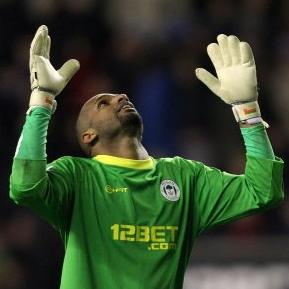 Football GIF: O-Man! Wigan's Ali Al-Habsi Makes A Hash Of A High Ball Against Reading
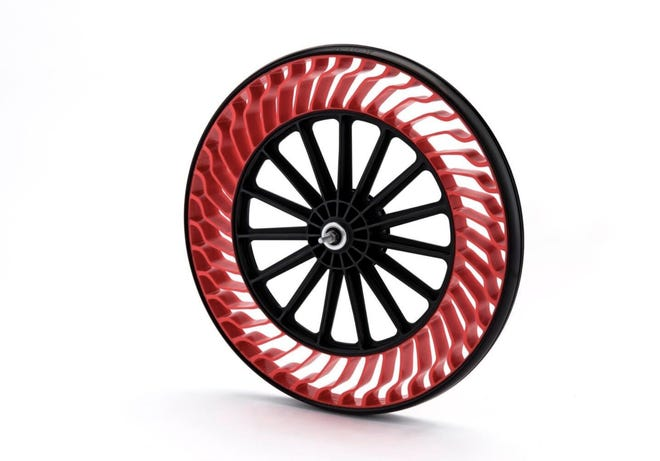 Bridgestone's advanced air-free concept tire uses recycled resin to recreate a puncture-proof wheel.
::::::
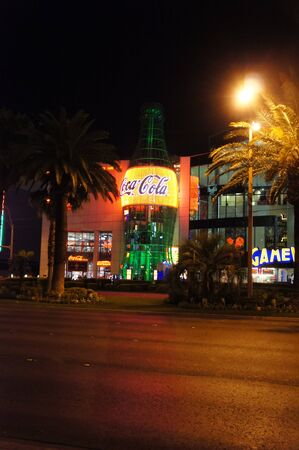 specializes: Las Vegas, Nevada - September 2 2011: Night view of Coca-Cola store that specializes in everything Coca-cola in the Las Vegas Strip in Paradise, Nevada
::::::
§ **EXERCISE OBJECTIVE**
When you reach the line with "Football GIF: O-Man!" in the records above, start writing out each line exactly, and stop after the line with "Bridgestone's advanced air-free". Pictures stay out.

§ **ANSWER SECTION**
 Football GIF: O-Man! Wigan's Ali Al-Habsi Makes A Hash Of A High Ball Against Reading
 Bridgestone's advanced air-free concept tire uses recycled resin to recreate a puncture-proof wheel.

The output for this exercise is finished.